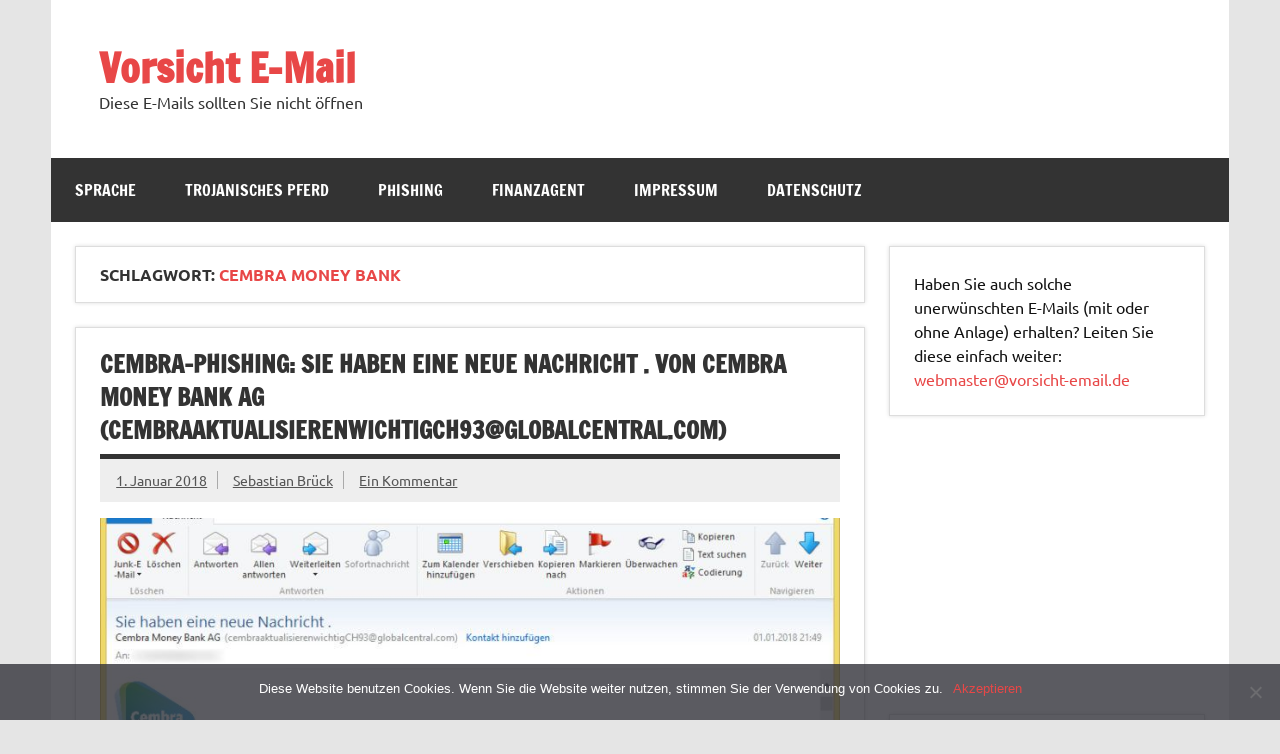

--- FILE ---
content_type: text/html; charset=utf-8
request_url: https://www.google.com/recaptcha/api2/aframe
body_size: 267
content:
<!DOCTYPE HTML><html><head><meta http-equiv="content-type" content="text/html; charset=UTF-8"></head><body><script nonce="ylqOf2hFL5kqLSmSMERg2A">/** Anti-fraud and anti-abuse applications only. See google.com/recaptcha */ try{var clients={'sodar':'https://pagead2.googlesyndication.com/pagead/sodar?'};window.addEventListener("message",function(a){try{if(a.source===window.parent){var b=JSON.parse(a.data);var c=clients[b['id']];if(c){var d=document.createElement('img');d.src=c+b['params']+'&rc='+(localStorage.getItem("rc::a")?sessionStorage.getItem("rc::b"):"");window.document.body.appendChild(d);sessionStorage.setItem("rc::e",parseInt(sessionStorage.getItem("rc::e")||0)+1);localStorage.setItem("rc::h",'1768635574215');}}}catch(b){}});window.parent.postMessage("_grecaptcha_ready", "*");}catch(b){}</script></body></html>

* * * *

# ASSIGNMENT
Look for the line with "request_url: https://www.google.com/recaptcha/api2/aframe" in the listing above. Print it and each later line exactly, ending with the last line.

# TASK ANSWER
request_url: https://www.google.com/recaptcha/api2/aframe
body_size: 267
content:
<!DOCTYPE HTML><html><head><meta http-equiv="content-type" content="text/html; charset=UTF-8"></head><body><script nonce="ylqOf2hFL5kqLSmSMERg2A">/** Anti-fraud and anti-abuse applications only. See google.com/recaptcha */ try{var clients={'sodar':'https://pagead2.googlesyndication.com/pagead/sodar?'};window.addEventListener("message",function(a){try{if(a.source===window.parent){var b=JSON.parse(a.data);var c=clients[b['id']];if(c){var d=document.createElement('img');d.src=c+b['params']+'&rc='+(localStorage.getItem("rc::a")?sessionStorage.getItem("rc::b"):"");window.document.body.appendChild(d);sessionStorage.setItem("rc::e",parseInt(sessionStorage.getItem("rc::e")||0)+1);localStorage.setItem("rc::h",'1768635574215');}}}catch(b){}});window.parent.postMessage("_grecaptcha_ready", "*");}catch(b){}</script></body></html>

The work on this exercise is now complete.